By Rachel Olsavicky
The majority of facilities are returning to pre-pandemic levels of attendance. Several global cities have reached at least 75% office occupancy and air travel is projected to rapidly recover to previous levels in 2023. Citizens have resumed their recreational activities and travel with a flourish post-COVID and their expectations for the safest, cleanest experiences in facilities endure, especially in restrooms.
According to a 2021 survey, 88% of Americans said they find themselves evaluating the cleanliness of businesses they frequent, and 59% state that they’re concerned about germs in places like the restroom and other common areas. As we all know, there’s nothing more frustrating than attending an event or traveling via public transport just to realize your only nearby option for a restroom is an unhygienic one. Facility managers must remain hyper-focused on assuring safe, clean and secure environments for the general public.
Restroom Hygiene: Understanding Consumer Preferences
By incorporating paper hand towels into their supply, facility managers can provide end-users the reassurance of a hygienic restroom experience.
With the national population so tuned into restroom hygiene, it’s important that facility managers gain a complete understanding of where the preferences of today’s public lie.

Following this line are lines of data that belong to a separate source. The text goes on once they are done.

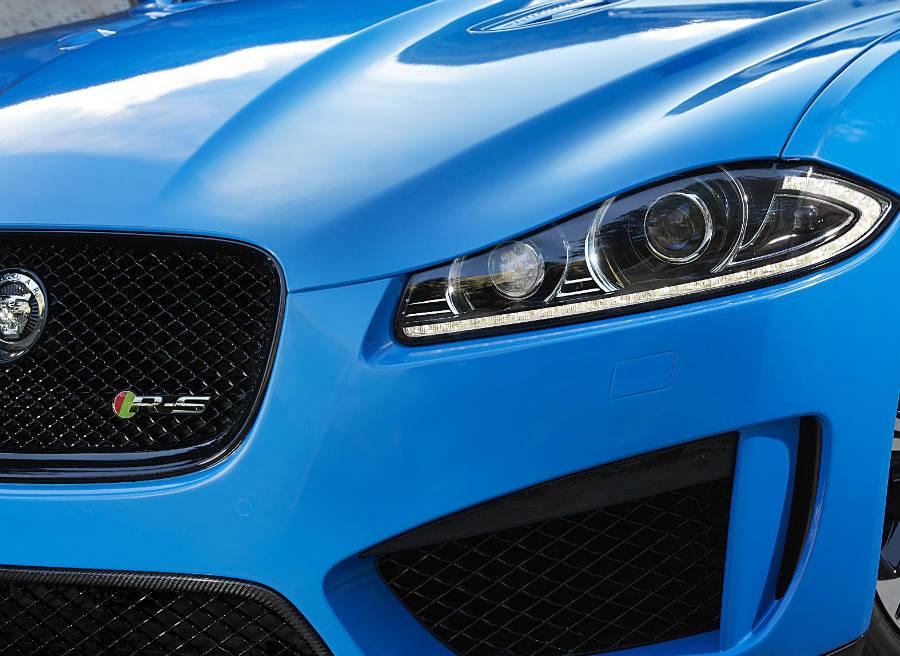 El Jaguar XFR-S llega a los concesionarios británicos en mayo de 2013.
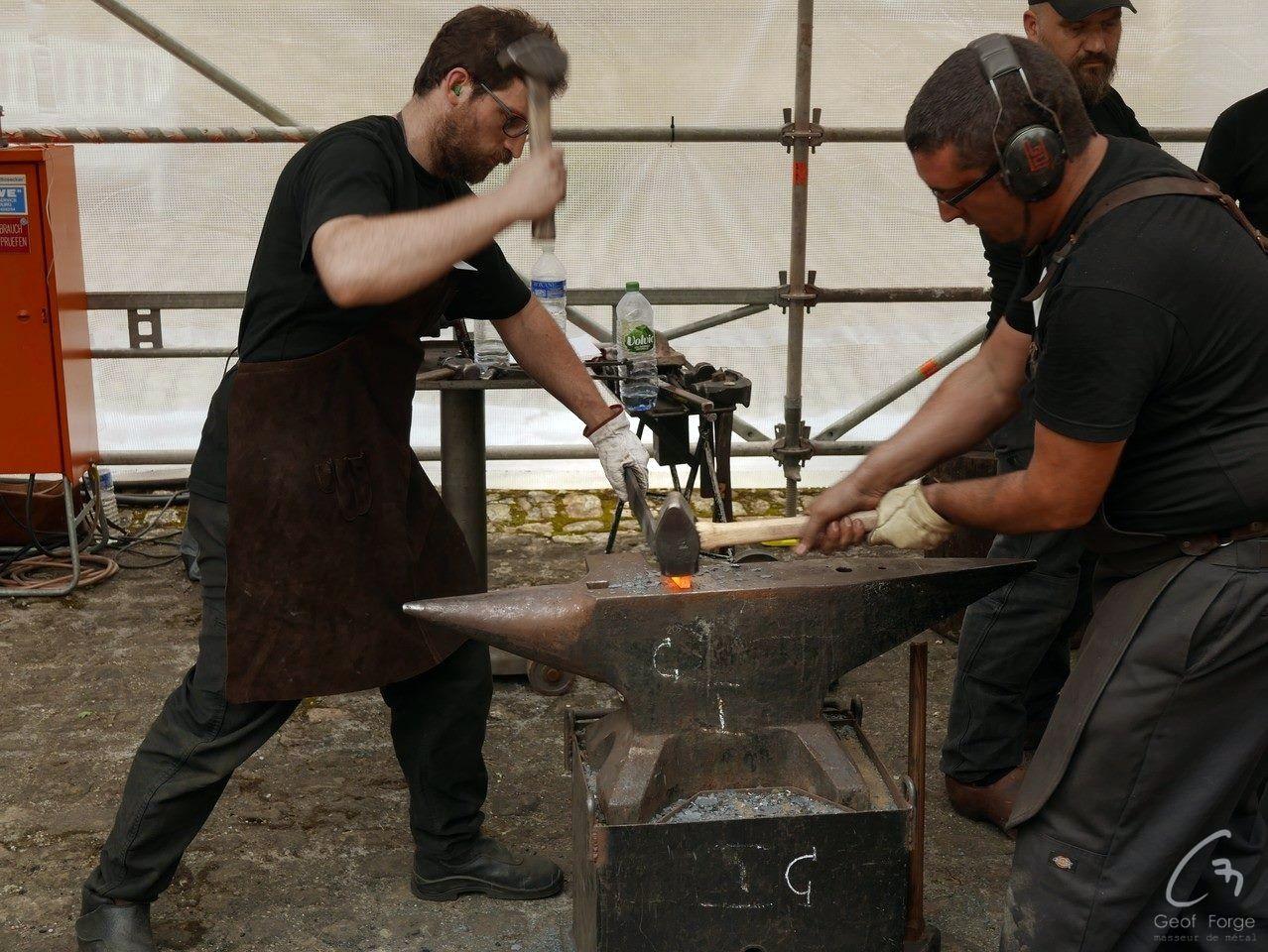 www.masseur-metal.fr - Geoffroy Weibel forgeron d'art, forge et metallerie contemporaine Strasbourg - forge Luxembourg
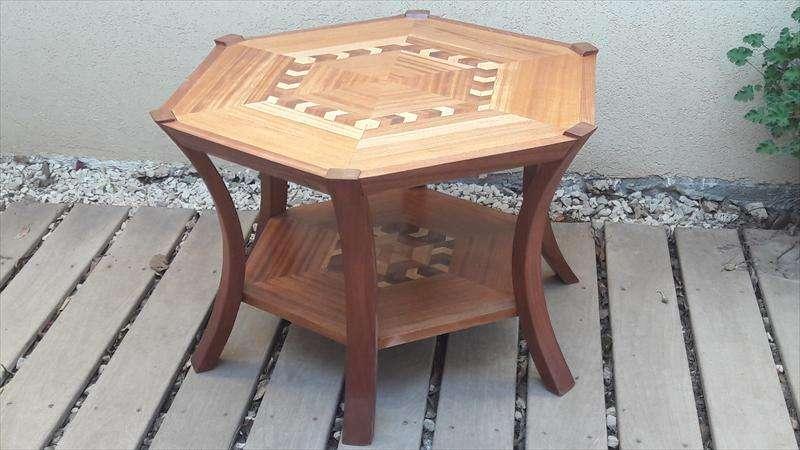 שולחן למינה, בעיקר עץ ספלי עם נגיעות מנסוניה ומייפל, גילה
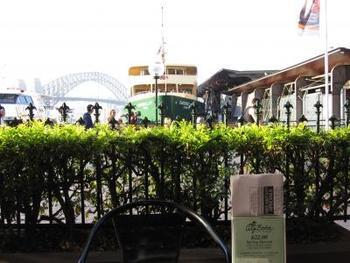 サーキュラーキー駅前にある24時間営業のお店「City Extra(シティ エクストラ)」。フェリー乗り場が近くにあるため、オープンテラス席からは船が見えます。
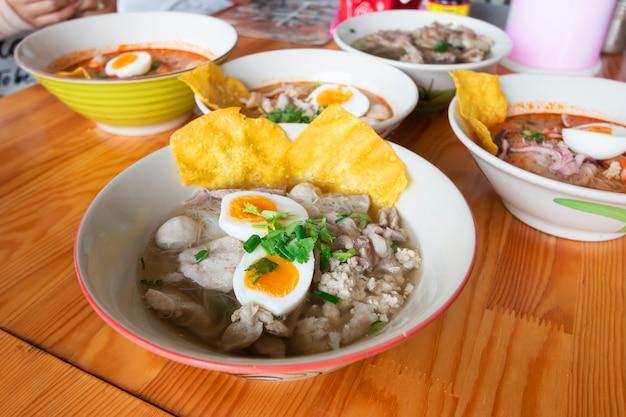 Délicieuse soupe aigre-piquante aux nouilles (tom yum goong)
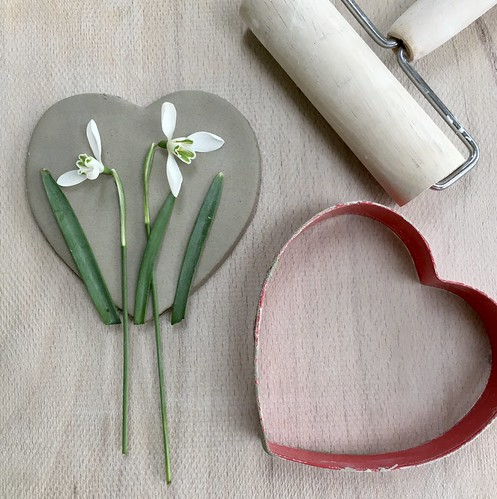 I'm making ceramic snowdrop hearts today in time for Mother's Day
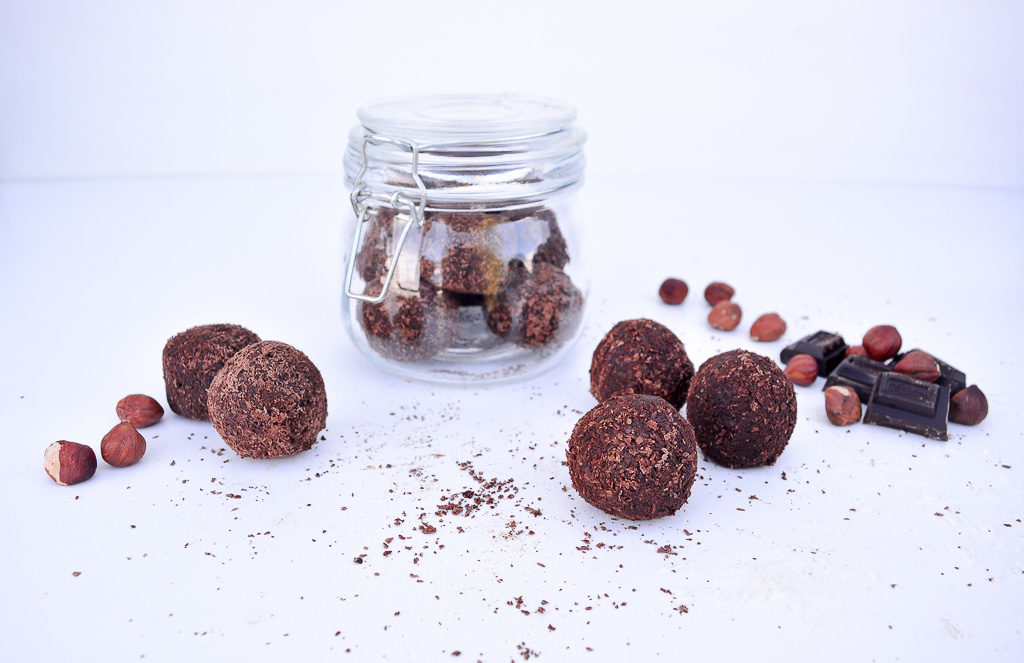 DIY GIFTS | Raw Chocolate Truffles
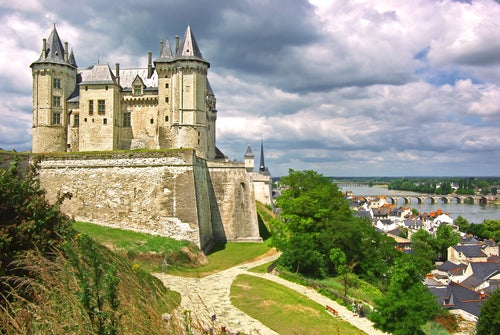 Castillo de Saumur en el río Loira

For example, what many facility managers may not recognize is that nearly 7 in 10 users prefer paper hand towels instead of air dryers, and 41% are less likely to go to places that do not offer paper hand towels as a hand drying alternative. More and more people are catching on that jet air dryers spread 10x more bacteria than paper hand dryers. Some companies and even entire countries, including Germany, are requiring the use of paper towels over air dryers. By incorporating paper hand towels into their supply, facility managers can provide end-users the reassurance of a hygienic restroom experience.

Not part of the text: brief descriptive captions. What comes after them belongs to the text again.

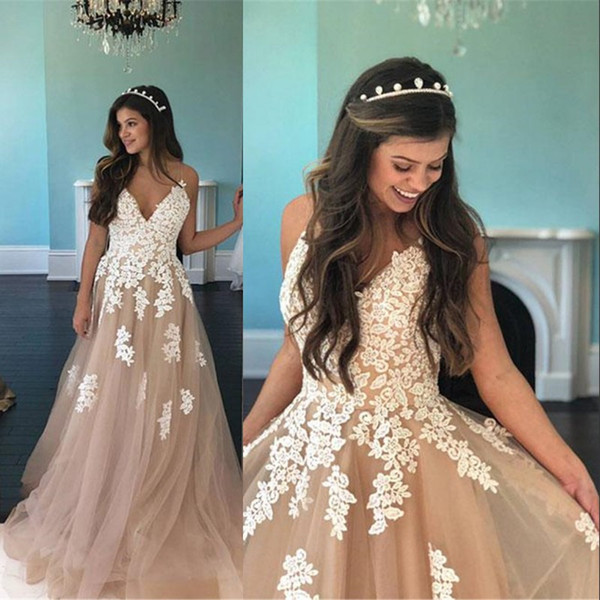 2018 Champagne Tulle Evening Dress With White Lace Applique Sexy Backless Spaghetti Strap A-Line Long Prom Gowns Robe De Soiree Cheap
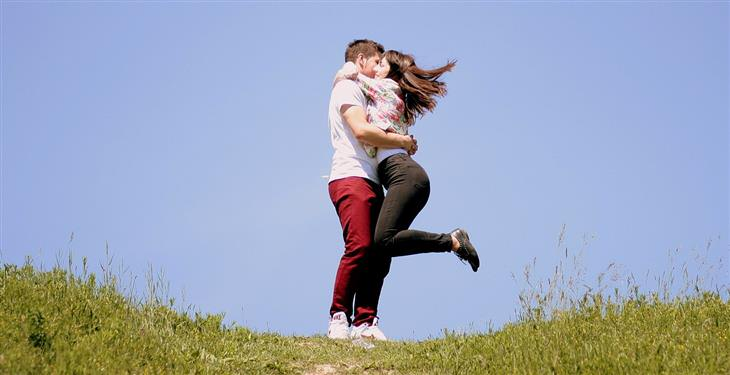 גבר ואישה מתחבקים ומאושרים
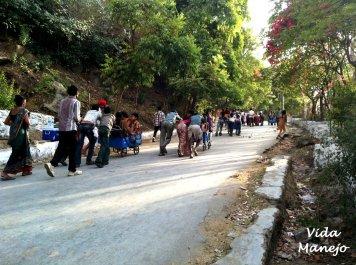 Throngs of people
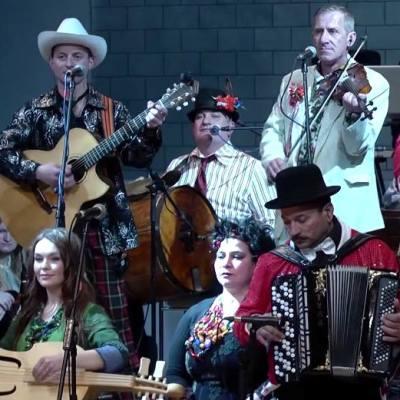 ������� ������ �Hudaki Village Band� � �������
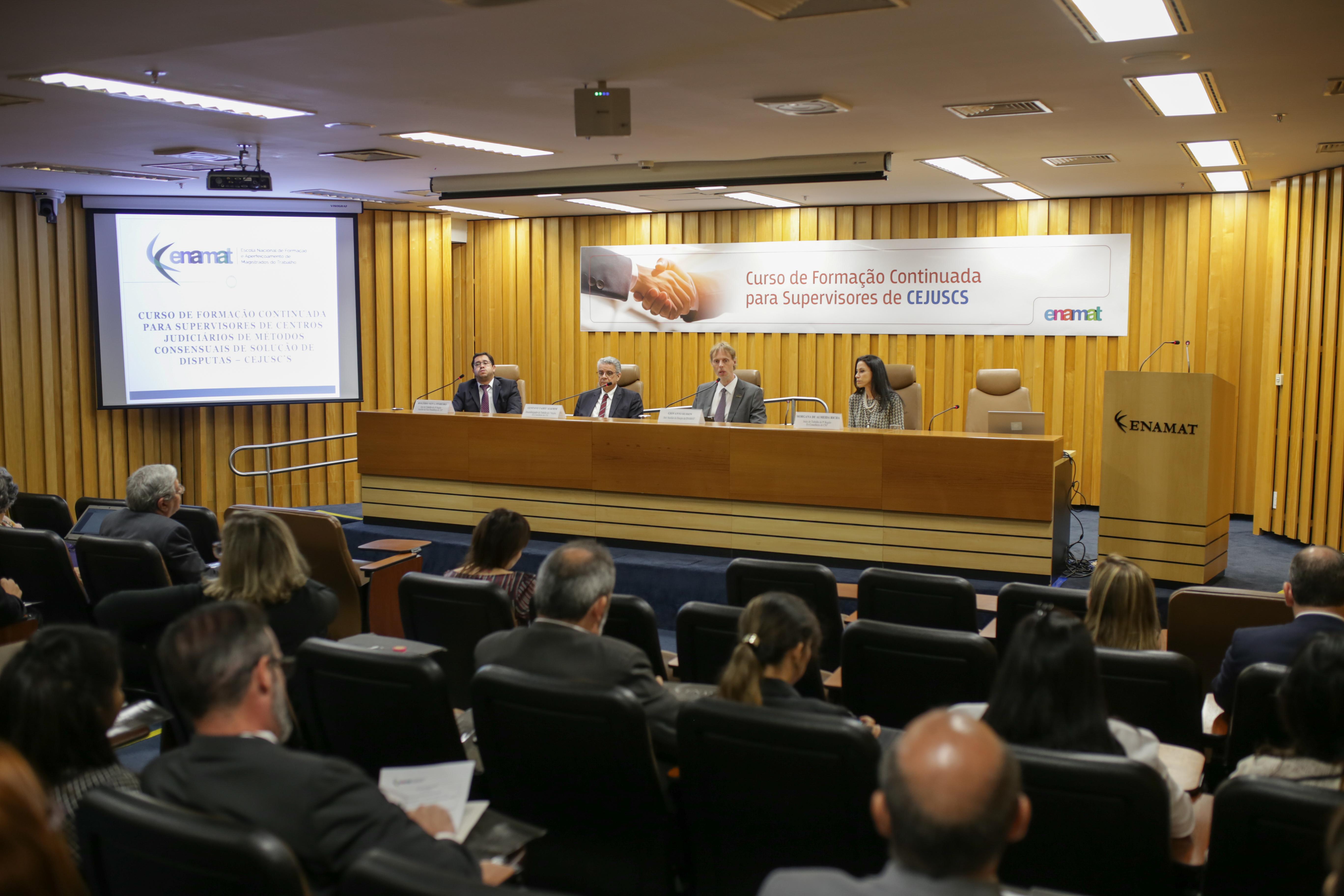 A formação é voltada aos magistrados supervisores dos Centros Judiciários de Métodos Consensuais de Solução de Disputas (CEJUSCs). (Foto: Dimmy Falcão).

Meeting Expectations Through Data-Driven Technology
As facility managers monitor the public’s preferences and implement the proper hygiene solutions, they can leverage technology to build out data-driven cleaning strategies that will improve the overall operations and level of cleanliness in a facility. For example, data-driven cleaning technology, such as sensors in dispensers, provide real-time usage data to facility managers. As a result, managers can provide real-time updates to cleaning staff surrounding when and where refilling is required in a facility. Beyond this, managers can easily monitor restroom attendance levels and determine staffing needs to ensure they’re providing the optimal cleaning frequency while cutting costs. It’s been shown that facility managers that utilize data-driven cleaning services can reduce dispenser checks by up to 91%, save up to 20% of cleaning hours and achieve up to 30% higher customer satisfaction.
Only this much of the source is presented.